Thursday, October 14, 2010

Why Won't He Just Take Me Hunting Like All The Good Husbands Who Want To Be With Their Mistresses?

10/19 UPDATE: This post was featured on DC Blogs and HippestSnippets today. Thanks, guys! 

My husband wants me to keel over and die so he can finally be with the much-younger mistress he has stashed away, like some trapped Chilean miner.

That is the only valid reason I’ve come up with as to why he is making me get up at 5:30am every day to do P90X with him.

For the uninitiated (meaning, the people who can still laugh and cough without severe abdominal pain…>sigh<  I remember those carefree days…) P90X is an extreme workout program that you do in the comfort (heh) of your own home.

This morning (the third morning of the program), I actually pretended I was asleep when he asked if I was ready to get up and do this. Since he knows I am the lightest sleeper, ever, he persisted and I got up and went downstairs for today's exercise session -- something called “plyometrics” (from the Greek "plyo-" meaning "Goddess of Torture" and "metrics" meaning "thank you, sir, may I have another?").

This is a challenging workout. Now, don't get me wrong. We have weathered many challenges in the years we've been together, such as: spending 24 hours a day together during a two-month cross-country road trip, planning a wedding, raising a child, living with my in-laws for six months to afford the aforementioned two-month cross-country road trip, and the current season of "The Office." Interestingly, none of these prepared me for the challenge that is not punching him in the brain when he wakes me up at 5:30 and tells me it is time for an hour-long S&M session...minus the fun part.

His mistress has no idea what she is in for.

15 comments:

lacochran's evil twin said...

I tried the original P90 and didn't get halfway through those 90 days of torture. That wasn't even the extreme version. Gah!

Straight Guy said...

Mrs. Straight Guy is a fitness nut. I prefer to count late-night viewings of P90 infomercials AS exercise.

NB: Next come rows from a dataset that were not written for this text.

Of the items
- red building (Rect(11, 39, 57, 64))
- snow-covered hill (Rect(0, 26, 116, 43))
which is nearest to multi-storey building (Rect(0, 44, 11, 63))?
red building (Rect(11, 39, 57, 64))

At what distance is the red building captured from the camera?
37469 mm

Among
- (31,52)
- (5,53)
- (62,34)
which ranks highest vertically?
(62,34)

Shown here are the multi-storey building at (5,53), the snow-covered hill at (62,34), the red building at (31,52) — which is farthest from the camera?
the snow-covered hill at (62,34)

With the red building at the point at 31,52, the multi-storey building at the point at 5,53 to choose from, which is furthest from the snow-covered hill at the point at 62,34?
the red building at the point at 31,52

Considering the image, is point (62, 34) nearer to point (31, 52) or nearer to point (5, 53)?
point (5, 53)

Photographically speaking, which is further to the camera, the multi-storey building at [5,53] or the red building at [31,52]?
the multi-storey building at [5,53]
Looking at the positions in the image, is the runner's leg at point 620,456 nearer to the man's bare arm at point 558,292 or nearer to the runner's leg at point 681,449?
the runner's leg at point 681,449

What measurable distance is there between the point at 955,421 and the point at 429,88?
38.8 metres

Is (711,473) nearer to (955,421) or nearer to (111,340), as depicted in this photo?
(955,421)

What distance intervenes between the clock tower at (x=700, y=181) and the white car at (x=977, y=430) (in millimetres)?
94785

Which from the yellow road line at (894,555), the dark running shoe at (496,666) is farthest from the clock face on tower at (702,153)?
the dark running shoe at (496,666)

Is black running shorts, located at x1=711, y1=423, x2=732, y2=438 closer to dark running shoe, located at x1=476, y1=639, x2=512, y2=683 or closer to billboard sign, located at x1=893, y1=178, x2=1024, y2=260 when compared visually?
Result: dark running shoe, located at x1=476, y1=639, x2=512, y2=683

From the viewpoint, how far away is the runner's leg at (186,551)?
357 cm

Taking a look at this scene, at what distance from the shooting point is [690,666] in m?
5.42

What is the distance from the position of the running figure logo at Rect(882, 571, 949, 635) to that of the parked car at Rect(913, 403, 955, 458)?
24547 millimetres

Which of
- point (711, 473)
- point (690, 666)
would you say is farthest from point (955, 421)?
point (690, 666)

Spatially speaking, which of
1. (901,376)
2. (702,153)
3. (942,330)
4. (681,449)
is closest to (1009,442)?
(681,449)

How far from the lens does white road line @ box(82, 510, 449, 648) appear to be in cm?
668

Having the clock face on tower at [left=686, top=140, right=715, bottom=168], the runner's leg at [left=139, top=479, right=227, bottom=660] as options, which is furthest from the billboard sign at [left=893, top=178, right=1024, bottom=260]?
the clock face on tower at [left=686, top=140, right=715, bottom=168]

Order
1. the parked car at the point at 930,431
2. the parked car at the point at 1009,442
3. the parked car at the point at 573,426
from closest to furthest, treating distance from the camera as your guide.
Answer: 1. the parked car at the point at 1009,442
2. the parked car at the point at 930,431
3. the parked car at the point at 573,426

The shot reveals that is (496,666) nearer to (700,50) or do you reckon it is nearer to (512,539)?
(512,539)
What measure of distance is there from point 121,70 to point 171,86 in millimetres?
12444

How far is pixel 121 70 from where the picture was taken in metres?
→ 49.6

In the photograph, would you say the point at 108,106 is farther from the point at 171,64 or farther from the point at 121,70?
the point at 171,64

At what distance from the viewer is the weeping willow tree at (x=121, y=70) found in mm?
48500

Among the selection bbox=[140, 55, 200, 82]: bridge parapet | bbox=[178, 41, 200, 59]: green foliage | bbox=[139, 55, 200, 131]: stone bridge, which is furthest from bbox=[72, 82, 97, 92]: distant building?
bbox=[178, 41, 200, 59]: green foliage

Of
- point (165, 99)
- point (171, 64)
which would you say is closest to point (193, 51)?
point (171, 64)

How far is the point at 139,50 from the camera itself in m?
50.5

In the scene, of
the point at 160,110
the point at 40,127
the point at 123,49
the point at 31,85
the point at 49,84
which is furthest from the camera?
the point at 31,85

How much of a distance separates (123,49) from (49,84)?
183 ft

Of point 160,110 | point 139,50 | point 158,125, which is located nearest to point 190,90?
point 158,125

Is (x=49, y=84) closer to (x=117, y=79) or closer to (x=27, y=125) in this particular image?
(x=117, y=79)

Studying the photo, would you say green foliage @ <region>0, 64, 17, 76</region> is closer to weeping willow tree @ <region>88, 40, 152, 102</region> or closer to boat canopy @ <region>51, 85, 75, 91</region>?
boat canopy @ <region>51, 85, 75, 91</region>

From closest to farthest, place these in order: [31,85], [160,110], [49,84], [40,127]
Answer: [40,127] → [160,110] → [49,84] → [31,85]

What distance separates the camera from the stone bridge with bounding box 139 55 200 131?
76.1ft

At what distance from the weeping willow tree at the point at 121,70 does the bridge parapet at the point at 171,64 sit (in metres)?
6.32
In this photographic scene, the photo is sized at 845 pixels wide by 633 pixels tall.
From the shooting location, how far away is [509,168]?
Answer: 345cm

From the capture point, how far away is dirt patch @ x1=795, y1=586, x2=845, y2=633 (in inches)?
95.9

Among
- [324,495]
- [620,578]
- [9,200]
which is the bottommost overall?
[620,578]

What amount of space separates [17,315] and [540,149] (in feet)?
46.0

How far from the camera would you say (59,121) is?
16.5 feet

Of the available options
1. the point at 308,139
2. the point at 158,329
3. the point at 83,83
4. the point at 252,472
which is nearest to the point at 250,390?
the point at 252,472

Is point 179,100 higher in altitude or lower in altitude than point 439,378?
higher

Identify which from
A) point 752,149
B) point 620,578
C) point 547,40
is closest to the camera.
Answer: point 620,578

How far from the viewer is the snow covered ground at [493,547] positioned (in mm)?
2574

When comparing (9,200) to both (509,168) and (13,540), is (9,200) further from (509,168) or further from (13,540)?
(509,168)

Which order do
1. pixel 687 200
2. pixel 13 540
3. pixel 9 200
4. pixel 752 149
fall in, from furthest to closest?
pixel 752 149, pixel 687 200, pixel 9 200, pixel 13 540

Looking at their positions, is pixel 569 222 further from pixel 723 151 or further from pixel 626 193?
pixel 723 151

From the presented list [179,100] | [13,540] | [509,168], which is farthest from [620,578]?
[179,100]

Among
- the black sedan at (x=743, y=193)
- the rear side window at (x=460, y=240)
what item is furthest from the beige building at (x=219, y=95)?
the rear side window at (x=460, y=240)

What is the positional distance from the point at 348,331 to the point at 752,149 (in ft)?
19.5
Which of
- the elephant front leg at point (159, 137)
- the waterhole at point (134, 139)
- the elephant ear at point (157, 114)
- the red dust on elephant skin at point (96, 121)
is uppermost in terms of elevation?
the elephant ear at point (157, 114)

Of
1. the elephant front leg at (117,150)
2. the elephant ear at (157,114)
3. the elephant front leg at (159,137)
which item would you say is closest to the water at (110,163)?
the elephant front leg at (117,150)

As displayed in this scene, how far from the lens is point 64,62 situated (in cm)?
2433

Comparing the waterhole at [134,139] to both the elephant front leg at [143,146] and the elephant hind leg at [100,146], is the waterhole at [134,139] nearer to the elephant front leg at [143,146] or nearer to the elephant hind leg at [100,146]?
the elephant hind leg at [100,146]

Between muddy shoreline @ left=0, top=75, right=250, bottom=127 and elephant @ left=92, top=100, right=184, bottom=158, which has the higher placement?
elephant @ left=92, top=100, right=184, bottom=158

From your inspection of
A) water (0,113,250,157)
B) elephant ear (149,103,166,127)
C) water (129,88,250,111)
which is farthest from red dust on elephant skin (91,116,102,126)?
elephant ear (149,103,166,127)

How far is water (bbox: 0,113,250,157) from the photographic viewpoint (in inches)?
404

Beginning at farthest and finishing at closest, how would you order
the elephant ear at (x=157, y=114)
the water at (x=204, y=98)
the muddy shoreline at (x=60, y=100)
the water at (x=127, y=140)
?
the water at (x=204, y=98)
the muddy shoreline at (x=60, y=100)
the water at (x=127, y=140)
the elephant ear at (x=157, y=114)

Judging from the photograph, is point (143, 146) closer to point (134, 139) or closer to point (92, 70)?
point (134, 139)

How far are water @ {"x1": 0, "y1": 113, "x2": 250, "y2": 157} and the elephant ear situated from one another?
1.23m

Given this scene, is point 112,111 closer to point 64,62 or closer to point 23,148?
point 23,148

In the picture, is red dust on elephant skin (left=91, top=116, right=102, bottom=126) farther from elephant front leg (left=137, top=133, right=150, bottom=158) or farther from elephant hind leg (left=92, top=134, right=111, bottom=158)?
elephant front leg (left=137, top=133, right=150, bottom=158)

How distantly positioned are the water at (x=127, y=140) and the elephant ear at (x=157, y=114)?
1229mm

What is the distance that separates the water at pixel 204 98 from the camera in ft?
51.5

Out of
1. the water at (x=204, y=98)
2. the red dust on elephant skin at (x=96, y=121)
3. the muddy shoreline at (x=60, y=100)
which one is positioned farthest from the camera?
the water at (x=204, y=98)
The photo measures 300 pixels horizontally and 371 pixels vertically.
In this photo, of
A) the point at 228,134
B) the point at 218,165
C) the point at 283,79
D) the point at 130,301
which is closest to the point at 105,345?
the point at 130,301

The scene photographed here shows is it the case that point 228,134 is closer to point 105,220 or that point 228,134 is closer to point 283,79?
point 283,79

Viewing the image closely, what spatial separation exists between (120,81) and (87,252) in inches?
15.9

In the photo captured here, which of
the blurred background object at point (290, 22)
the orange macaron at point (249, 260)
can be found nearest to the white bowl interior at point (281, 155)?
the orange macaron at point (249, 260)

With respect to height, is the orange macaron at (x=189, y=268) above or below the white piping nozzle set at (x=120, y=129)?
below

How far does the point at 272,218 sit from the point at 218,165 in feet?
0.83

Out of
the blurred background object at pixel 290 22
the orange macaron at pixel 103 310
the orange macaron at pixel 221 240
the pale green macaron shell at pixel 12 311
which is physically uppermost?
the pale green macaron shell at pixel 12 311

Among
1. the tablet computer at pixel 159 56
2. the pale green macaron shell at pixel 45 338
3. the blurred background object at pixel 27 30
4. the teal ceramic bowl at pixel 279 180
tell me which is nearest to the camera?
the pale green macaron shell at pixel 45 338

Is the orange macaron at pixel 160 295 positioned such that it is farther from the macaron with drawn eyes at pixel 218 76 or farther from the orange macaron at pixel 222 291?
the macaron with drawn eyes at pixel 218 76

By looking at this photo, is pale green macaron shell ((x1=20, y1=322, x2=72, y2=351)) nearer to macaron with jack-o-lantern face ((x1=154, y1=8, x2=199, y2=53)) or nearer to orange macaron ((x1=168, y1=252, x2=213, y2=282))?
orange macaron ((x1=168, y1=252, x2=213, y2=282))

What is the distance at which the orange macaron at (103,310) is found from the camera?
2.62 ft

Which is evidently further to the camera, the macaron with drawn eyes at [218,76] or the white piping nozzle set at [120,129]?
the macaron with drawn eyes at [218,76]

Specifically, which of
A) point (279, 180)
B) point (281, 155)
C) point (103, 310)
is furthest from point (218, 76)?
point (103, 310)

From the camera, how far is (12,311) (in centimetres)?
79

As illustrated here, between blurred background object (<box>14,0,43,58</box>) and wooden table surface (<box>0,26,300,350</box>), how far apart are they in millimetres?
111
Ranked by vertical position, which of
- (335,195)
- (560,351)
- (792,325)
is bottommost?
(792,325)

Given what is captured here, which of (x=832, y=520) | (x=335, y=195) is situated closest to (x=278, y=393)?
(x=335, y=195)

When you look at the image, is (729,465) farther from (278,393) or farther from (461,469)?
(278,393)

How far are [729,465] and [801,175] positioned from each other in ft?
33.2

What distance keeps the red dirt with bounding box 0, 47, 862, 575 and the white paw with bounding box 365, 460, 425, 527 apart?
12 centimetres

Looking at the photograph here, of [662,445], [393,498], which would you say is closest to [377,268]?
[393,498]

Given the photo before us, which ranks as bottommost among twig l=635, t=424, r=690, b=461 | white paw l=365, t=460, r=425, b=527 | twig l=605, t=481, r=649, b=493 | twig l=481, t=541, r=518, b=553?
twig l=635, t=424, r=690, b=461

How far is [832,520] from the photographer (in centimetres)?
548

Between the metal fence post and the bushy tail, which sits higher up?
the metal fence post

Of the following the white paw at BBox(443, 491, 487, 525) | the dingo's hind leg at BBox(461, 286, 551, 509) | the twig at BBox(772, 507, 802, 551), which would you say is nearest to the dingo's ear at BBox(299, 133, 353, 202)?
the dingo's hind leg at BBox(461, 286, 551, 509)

Many years ago, we tried jogging together and it ended badly. Maybe she wanted to brain-punch me, too.

Moooooog35 said...

The only way I would get up that early to do P90X is if P90X was the model name of my sex robot.

middle child said...

My man also leaves me at home when he goes hunting.But he's not with his mistress, he is just "training" the young Amish girl who lives next to his buddy;s farm.

Sarah said...

I flirted with the idea of trying out PX90 for a while, but there's no way in hell I'd do it at 5:30 in the morning. Also, if it's harder than a "briskish" walk, I'm out.

Brutalism said...

LET - I alternate between being motivated by the P90X guy and wanting to punch him. Is that a good thing?

Straight Guy - I'm sure she did want to brain punch you. It is the sign of a healthy relationship.

Moooooog - Please tell me that she would not look like Rosie on the Jetsons. Sicko.


Middle Child - "Training the young Amish girl" may be my new favorite euphemism. Oh, wait...it's not a euphemism?

Sarah - "brisk-ish" is really not that far from "torture-ish" -- you should try it.

Anonymous said...

And she's back :)....Maybe your husband's mistress is Gil's ex-wife since she probably left him after that one, present-less christmas...Now that would be some dedicated payback that i think we'd all be forced to admire...Scrooge. Ha.

dori said...

just the "pre-workout physical assessment" required before starting the P90X program had me so demoralized I immediately scrapped that plan and shoved a donut in my mouth.

Brutalism said...

Anon - That would be poetic, wouldn't it? Bastard.

Dori - That demoralized me, too. But I am apparently addicted to that feeling, because from there, I went to the P90X web site to look at some before and after photos. There are some befores of men that are fairly reasonable...but every before of a woman shows someone with a six-pack and the afters are just more DEFINED six packs. Wanna share the donuts?

Phavy said...

After reading all this my head is still stuck with, "How are you still with your husband?" I know a mistress is suppose to be just fresh meat on the side. Must be on strong woman to accept that fact he has one!

ClevelandPoet said...

I pondered asking my wife if she wanted to do Yoga with me but that seems more of a solitary me time...also my friend got up about that early every day to do the p90x thing with another friend and the 4th day I thought she may kill me and anyone near her.

Brutalism said...

Phavy - Yes.

Brutalism said...

Cleveland Poet - Yes...the P90X is apparently good for the body, but not so good for anger management.

Penny said...

P90x - brutal..
Dealing with a mistress - even more brutal!

Brutalism said...

Penny - I'm willing to bet that dealing with a mistress is a walk in the park compared to P90X.